# Loading required packages
library(Statial)
library(tidyverse)
library(SingleCellExperiment)
theme_set(theme_classic())
# Install the package from Bioconductor
if (!requireNamespace("BiocManager", quietly = TRUE)) {
install.packages("BiocManager")
}
BiocManager::install("Statial")
There are over 37 trillion cells in the human body, each taking up different forms and functions.

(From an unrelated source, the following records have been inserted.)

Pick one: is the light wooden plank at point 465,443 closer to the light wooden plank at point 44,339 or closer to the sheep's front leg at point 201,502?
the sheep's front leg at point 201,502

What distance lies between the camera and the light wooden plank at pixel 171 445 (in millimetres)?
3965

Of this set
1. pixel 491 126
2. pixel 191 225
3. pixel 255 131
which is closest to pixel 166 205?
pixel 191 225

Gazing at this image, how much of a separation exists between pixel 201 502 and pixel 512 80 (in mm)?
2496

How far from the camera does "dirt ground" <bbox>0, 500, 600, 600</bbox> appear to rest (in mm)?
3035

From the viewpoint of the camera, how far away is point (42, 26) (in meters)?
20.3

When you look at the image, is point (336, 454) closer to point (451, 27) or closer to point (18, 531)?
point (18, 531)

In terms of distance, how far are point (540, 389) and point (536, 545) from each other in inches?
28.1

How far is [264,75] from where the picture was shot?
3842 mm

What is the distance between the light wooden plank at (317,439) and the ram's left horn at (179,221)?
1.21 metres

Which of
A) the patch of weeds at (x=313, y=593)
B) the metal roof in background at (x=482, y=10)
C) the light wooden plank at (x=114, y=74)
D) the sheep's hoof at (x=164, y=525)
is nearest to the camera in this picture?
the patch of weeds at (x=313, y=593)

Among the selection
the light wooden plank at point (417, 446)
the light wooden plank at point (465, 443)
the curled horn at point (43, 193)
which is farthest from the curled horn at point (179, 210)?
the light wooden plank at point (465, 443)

The behaviour of these cells can be described by canonical characteristics, but their functions can also dynamically change based on their environmental context, leading to cells with diverse states. Understanding changes in cell state and the interplay between cells is key to understanding their mechanisms of action and how they contribute to human disease. Statial
is a suite of functions for identifying changes in cell state. This guide will provide a step-by-step overview of some key functions within Statial
.
Konditional
is a method to evaluate the localisation relationship between two cell types in an image. Konditional
builds on the L-function by contextualising the relationship between two cell types in reference to the typical spatial behaviour of a \(3^{rd}\) cell type/population. By taking this approach, Konditional
is invariant to changes in the window of the image as well as tissue structures which may be present.
The definitions of cell types and cell states are somewhat ambiguous, cell types imply well defined groups of cells that serve different roles from one another, on the other hand cell states imply that cells are a dynamic entity which cannot be discretised, and thus exist in a continuum. For the purposes of using Konditional
we treat cell states as identified clusters of cells, where larger clusters represent a “parent” cell population, and finer sub-clusters representing a “child” cell population. For example a CD4 T cell may be considered a child to a larger parent population of Immune cells. Konditional
thus aims to see how a child population of cells deviate from the spatial behaviour of their parent population, and how that influences the localisation between the child cell state and another cell state.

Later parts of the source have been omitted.